FYI: Employment in PNG Tuna Processing

The largest segment of employment of PNG nationals in the tuna sector is in tuna processing. Much of the impetus in fostering tuna industry development in PNG has come from recognition of the need for
increased employment in a country with chronic unemployment, pervasive underemployment and dismal development indicators. Various estimates have stated the level of direct employment provided by tuna processing plants in the country during the period 2011—2012 as being from 5,800 to nearly 7,000 people. A 2012 report gave the total as around 6,700, 98 percent of whom were PNG nationals.

Taking stated production levels and employment for the three canneries, it is estimated that for daily production of up to around 150 tons (the average maximum processed so far by any one facility) an average of 20—24 employees are required for each ton of tuna processed.

The labor-intensive nature of work within tuna processing facilities and difficult working conditions (i.e. standing for long periods each day, working in hot/damp conditions), results in canneries actively seeking young, fit workers with an emphasis on those between 18—35 years of age. The maximum age for production-line workers in PNG is said to be around 45.

In July, 2014 a new minimum wage requirement became effective in PNG. The new rate is pegged at K3.20 (US$1.17 in March, 2015). It is estimated that total annual gross wages that will be paid under the new
requirement is on the order of K35 million to K40 million (US$12.8 million to US$14.6 million).

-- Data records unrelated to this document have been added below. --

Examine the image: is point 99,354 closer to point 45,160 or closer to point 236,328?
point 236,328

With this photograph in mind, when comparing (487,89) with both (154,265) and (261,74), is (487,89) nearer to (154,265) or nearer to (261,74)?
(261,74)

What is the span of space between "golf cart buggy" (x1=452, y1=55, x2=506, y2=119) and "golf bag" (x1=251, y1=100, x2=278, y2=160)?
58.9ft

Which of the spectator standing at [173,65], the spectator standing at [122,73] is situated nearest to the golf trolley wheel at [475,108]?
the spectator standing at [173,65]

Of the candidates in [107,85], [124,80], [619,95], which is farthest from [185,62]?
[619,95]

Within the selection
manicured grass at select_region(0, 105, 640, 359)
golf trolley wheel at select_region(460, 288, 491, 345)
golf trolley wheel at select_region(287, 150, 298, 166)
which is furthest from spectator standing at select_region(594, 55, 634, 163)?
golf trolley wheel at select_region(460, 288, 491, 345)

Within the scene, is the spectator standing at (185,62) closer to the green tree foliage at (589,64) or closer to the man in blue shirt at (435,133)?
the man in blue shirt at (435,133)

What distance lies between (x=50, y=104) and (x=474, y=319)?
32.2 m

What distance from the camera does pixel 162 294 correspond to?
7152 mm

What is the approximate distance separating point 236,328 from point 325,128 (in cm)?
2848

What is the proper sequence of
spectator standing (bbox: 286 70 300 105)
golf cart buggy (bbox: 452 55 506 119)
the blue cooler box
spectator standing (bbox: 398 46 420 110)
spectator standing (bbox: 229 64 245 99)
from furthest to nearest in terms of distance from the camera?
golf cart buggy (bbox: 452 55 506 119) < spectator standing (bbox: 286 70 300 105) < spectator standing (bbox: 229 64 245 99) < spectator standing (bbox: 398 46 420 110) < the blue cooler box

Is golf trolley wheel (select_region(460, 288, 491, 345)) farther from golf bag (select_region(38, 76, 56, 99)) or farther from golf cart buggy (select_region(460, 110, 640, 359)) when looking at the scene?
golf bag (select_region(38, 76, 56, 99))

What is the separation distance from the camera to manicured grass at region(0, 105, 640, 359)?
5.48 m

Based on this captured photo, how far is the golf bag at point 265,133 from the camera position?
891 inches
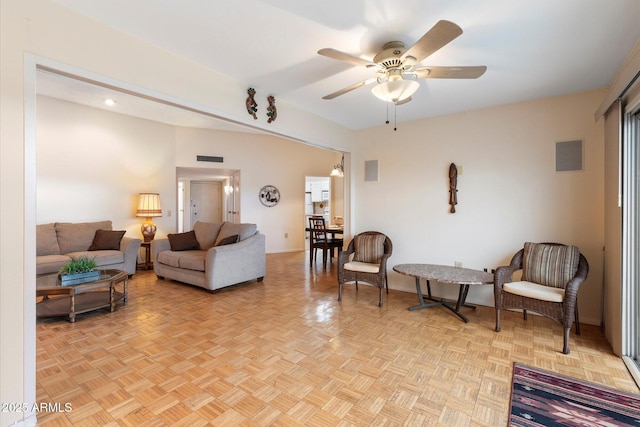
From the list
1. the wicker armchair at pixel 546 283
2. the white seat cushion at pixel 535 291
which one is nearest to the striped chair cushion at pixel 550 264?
the wicker armchair at pixel 546 283

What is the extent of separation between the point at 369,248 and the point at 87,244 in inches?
178

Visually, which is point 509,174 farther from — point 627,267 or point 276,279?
point 276,279

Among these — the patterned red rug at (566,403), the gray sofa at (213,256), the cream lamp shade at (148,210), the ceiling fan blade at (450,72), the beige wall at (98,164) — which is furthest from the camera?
the cream lamp shade at (148,210)

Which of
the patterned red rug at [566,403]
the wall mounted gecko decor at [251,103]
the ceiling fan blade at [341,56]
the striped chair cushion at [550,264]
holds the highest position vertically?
the wall mounted gecko decor at [251,103]

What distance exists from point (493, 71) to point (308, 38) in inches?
69.5

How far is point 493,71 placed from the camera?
2.74m

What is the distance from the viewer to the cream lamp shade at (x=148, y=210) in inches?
218

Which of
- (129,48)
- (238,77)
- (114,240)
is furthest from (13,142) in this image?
(114,240)

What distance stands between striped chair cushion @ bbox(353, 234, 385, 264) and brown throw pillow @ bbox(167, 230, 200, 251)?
2780 millimetres

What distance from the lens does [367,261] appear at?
4277 millimetres

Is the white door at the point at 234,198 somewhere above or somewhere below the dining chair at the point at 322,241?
above

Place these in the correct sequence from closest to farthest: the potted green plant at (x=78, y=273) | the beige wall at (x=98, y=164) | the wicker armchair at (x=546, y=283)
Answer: the wicker armchair at (x=546, y=283) → the potted green plant at (x=78, y=273) → the beige wall at (x=98, y=164)

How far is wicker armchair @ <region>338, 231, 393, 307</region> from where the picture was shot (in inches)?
147

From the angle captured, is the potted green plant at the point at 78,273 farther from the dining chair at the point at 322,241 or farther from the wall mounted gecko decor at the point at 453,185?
the wall mounted gecko decor at the point at 453,185
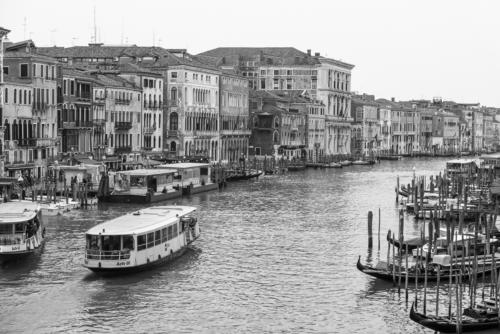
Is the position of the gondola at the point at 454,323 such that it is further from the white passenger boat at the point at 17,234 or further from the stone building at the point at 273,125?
the stone building at the point at 273,125

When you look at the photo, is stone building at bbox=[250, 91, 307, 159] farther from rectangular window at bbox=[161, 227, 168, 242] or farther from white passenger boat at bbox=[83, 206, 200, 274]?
rectangular window at bbox=[161, 227, 168, 242]

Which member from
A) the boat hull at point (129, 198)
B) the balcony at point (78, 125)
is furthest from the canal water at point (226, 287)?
the balcony at point (78, 125)

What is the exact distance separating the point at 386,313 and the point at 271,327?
7.32 feet

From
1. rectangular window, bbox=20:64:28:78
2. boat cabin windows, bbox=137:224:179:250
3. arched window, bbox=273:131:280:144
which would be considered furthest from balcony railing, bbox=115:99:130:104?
boat cabin windows, bbox=137:224:179:250

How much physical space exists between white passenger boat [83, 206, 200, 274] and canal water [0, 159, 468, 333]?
0.28 m

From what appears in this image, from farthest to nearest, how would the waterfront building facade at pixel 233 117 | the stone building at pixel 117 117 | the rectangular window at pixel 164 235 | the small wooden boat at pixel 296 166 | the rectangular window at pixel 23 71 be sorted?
1. the small wooden boat at pixel 296 166
2. the waterfront building facade at pixel 233 117
3. the stone building at pixel 117 117
4. the rectangular window at pixel 23 71
5. the rectangular window at pixel 164 235

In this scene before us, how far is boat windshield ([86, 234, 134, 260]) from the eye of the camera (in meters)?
21.5

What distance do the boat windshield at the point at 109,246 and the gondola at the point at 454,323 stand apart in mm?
6847

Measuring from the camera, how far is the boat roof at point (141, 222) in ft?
72.0

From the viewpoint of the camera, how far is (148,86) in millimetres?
52625

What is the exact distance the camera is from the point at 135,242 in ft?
71.8

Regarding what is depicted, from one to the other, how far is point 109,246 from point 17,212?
322cm

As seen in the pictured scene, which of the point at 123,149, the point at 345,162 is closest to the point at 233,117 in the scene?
the point at 345,162

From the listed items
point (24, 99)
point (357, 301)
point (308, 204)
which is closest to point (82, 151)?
point (24, 99)
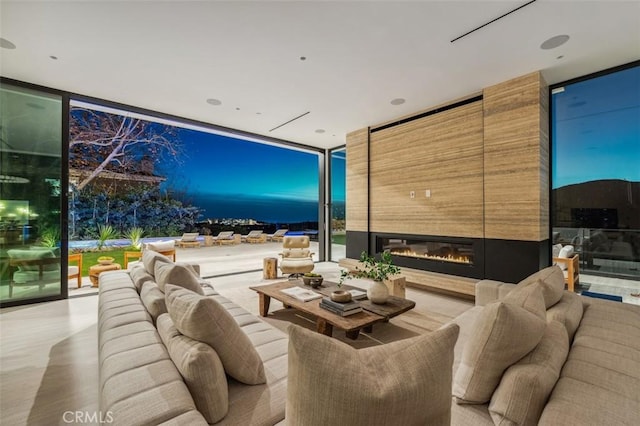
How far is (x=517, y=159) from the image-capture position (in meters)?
3.56

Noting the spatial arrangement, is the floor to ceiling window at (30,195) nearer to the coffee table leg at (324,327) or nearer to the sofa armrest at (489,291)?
the coffee table leg at (324,327)

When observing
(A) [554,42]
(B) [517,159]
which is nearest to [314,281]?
(B) [517,159]

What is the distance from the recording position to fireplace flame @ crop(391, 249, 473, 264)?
427 centimetres

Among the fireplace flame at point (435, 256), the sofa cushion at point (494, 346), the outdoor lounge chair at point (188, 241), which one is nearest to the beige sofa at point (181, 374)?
the sofa cushion at point (494, 346)

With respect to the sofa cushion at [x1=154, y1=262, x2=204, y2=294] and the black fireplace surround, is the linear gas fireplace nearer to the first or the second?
the black fireplace surround

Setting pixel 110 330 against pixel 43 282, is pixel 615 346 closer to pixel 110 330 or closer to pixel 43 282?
pixel 110 330

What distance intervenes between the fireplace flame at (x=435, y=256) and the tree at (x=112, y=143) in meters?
7.72

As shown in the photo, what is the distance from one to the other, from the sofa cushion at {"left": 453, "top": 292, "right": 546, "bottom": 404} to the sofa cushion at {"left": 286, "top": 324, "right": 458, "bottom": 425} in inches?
16.2

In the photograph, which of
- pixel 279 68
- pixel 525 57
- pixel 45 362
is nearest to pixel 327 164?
pixel 279 68

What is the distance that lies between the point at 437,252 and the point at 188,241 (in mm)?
9755

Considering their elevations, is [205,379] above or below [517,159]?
below

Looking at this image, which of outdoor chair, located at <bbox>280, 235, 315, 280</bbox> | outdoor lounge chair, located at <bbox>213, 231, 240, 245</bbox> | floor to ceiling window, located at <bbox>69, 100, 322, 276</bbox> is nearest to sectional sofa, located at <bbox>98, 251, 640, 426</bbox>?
outdoor chair, located at <bbox>280, 235, 315, 280</bbox>

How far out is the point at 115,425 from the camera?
0.89 meters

Experience in large industrial tuna processing investments in PNG so far (RD, SSTC, Frabelle, Majestic) demonstrates that access to PNG’s tuna resources is the main driver behind investment. Companies investing in the PNG tuna industry do so to achieve core business interests, and this includes investing to secure long-term access to resources. In the past all companies have limited production costs by reducing the percentage of catch processed in PNG and by keeping wages low. This keeps them competitive in the global industry, which in turn shapes the nature of tuna-based development in PNG. New requirements to process greater amounts of catch within PNG will test the viability of processors, some of which are already calling for additional government support to offset their higher costs of doing business in the country.